■ What this task involves ■
Would you copy out exactly the lines of the listing below, beginning with the one that contains "Portada La Rioja" and ending with the last?

■ Source data ■
__________

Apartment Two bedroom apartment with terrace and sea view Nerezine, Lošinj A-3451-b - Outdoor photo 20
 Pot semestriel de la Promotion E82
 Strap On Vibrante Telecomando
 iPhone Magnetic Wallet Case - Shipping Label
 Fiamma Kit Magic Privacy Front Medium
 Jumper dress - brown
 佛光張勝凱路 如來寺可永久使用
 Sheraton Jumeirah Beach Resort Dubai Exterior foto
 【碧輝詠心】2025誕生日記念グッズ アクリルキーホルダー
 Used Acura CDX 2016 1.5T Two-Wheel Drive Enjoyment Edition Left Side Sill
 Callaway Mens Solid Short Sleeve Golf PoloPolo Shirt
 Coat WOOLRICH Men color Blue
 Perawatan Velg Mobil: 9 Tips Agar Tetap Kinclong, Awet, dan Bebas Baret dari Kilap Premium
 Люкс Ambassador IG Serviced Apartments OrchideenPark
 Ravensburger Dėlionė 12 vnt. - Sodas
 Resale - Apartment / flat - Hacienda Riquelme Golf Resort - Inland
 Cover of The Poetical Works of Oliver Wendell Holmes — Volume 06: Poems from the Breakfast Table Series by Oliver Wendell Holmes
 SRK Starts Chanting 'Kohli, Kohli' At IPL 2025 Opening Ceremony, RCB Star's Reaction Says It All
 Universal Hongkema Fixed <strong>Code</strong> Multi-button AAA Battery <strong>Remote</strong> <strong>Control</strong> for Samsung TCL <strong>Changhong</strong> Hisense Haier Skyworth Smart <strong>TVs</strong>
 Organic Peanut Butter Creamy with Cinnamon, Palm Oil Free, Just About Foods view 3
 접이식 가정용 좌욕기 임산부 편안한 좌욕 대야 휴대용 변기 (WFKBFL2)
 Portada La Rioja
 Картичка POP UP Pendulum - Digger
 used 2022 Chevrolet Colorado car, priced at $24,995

__________

■ Response to this exercise ■
 Portada La Rioja
 Картичка POP UP Pendulum - Digger
 used 2022 Chevrolet Colorado car, priced at $24,995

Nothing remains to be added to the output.